Data Is Plural

... is a weekly newsletter of useful/curious datasets.

2022.07.06 edition

Banned and challenged books, mass expulsions, European air traffic, Shakespeare, and Saturday Night Live.

Banned and challenged books. A recent report from PEN America identified 1,500+ decisions, made between July 2021 and March 2022, to ban books from classrooms and school libraries. A spreadsheet accompanying the report lists each decision’s date, type, state, and school district, as well as each banned book’s title, authors, illustrators, and translators. Related: Independent researcher Tasslyn Magnusson, in partnership with EveryLibrary, maintains a spreadsheet of both book bans and book challenges, with 3,000+ entries since the 2021–22 school year. [h/t Gary Price]

Mass expulsions. Political scientist Meghan M. Garrity’s Government-Sponsored Mass Expulsion dataset focuses on “policies in which governments systematically remove ethnic, racial, religious or national groups, en masse.” Using a combination of archival research and secondary sources, Garrity documents 139 such events, estimated to have expelled more than 30 million people between 1900 and 2020. For each expulsion, the dataset provides “information on the expelling country, onset, duration, region, scale, category of persons expelled, and frequency.” To download it, visit the Journal of Peace Research’s replication data portal and search for “mass expulsion.”

European air traffic. Eurocontrol, the main organization coordinating Europe’s air traffic management, publishes an “aviation intelligence portal” with a range of industry metrics, including traffic reports that count the daily number of flights by country, by airport, and by operator. The portal also offers bulk datasets on topics such as airport traffic, flight efficiency, estimated CO2 emissions, and more. [h/t Giuseppe Sollazzo]

Shakespeare.
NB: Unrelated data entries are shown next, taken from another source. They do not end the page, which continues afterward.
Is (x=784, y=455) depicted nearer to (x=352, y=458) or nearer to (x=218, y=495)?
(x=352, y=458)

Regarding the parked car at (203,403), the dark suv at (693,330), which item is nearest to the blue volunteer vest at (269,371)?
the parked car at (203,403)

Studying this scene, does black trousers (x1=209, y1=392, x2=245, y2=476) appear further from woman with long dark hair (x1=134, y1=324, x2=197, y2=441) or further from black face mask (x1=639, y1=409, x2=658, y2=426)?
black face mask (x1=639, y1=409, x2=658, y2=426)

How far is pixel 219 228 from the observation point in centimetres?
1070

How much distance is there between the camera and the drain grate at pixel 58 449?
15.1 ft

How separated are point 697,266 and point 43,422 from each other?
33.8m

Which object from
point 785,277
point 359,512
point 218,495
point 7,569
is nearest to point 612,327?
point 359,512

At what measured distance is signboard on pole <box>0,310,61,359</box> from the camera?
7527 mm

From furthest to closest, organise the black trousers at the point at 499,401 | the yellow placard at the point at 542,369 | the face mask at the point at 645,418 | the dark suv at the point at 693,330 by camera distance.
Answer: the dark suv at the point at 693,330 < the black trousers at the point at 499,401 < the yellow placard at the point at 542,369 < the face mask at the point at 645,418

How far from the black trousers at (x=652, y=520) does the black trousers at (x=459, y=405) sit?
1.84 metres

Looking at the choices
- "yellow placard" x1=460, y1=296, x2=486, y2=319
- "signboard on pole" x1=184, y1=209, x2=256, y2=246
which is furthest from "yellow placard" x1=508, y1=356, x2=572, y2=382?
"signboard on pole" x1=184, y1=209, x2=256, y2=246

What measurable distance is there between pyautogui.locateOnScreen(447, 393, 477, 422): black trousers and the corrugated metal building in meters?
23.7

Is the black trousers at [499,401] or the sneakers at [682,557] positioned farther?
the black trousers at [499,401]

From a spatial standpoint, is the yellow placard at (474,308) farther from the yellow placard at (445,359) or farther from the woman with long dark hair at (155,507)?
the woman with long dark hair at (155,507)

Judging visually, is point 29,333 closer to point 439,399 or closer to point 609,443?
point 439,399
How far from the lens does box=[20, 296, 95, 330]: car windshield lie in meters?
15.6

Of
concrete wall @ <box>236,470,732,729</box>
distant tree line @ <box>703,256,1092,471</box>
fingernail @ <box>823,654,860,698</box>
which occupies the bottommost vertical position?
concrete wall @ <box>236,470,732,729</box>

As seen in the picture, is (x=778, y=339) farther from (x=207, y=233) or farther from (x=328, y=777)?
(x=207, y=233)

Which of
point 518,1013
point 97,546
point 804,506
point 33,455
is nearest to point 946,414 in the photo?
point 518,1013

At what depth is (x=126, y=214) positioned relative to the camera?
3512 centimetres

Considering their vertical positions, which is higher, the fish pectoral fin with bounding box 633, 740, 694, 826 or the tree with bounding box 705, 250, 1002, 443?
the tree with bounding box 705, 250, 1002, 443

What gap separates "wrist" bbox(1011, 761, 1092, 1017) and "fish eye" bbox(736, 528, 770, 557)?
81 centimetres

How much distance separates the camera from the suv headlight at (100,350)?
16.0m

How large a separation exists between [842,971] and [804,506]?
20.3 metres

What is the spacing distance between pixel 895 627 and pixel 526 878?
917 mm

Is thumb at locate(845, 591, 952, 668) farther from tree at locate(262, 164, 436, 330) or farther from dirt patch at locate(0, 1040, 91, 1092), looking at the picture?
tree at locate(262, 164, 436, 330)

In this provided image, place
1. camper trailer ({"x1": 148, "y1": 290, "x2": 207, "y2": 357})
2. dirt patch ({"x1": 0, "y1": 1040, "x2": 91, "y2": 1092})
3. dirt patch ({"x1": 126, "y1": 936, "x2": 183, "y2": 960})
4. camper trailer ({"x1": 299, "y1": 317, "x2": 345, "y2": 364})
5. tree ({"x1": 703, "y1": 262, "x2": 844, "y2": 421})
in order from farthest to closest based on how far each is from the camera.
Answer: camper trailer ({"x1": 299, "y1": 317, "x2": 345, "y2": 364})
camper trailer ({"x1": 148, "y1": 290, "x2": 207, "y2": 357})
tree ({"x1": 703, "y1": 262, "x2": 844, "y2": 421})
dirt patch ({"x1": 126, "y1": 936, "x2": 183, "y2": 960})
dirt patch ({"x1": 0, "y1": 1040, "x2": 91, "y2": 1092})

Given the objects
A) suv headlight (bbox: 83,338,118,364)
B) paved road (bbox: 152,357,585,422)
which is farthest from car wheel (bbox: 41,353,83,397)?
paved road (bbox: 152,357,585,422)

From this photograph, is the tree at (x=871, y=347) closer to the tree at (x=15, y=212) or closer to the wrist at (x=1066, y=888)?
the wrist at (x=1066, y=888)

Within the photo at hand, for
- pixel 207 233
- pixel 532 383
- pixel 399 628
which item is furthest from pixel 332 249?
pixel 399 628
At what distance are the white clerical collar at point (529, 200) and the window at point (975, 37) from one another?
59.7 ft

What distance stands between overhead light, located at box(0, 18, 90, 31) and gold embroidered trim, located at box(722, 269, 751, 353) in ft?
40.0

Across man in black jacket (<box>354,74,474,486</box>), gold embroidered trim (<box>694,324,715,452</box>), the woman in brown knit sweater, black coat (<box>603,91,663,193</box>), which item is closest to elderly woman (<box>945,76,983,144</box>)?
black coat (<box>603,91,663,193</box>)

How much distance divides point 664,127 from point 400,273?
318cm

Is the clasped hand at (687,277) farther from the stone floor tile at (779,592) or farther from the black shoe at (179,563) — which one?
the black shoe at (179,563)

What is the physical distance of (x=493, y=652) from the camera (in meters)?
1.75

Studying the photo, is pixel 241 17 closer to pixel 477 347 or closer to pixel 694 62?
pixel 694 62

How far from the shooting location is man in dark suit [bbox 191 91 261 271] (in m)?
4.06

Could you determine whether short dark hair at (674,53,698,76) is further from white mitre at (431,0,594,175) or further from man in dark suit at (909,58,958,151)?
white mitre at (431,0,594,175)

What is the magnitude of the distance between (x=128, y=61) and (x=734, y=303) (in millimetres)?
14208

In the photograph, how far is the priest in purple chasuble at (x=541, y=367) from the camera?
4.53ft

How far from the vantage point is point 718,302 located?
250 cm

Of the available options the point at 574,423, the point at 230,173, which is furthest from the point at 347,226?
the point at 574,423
The Folger Shakespeare “brings you the complete works of the world’s greatest playwright, edited for modern readers.” Its digital editions of the Bard’s plays and poems are available to read online and to download in various file formats. It also provides an API, with endpoints for synopses, roles, monologues, word frequencies, and more. [h/t Cameron Armstrong]

Saturday Night Live. Joel Navaroli’s aims to catalog and cross-reference every episode, cast member, host, character, sketch, impression, and other aspects of Saturday Night Live’s 47-and-counting seasons. An open-source project by Hendrik Hilleckes and Colin Morris scrapes much of that information into structured data files. As seen in: Morris’s 2017 analysis of gender representation in SNL sketches.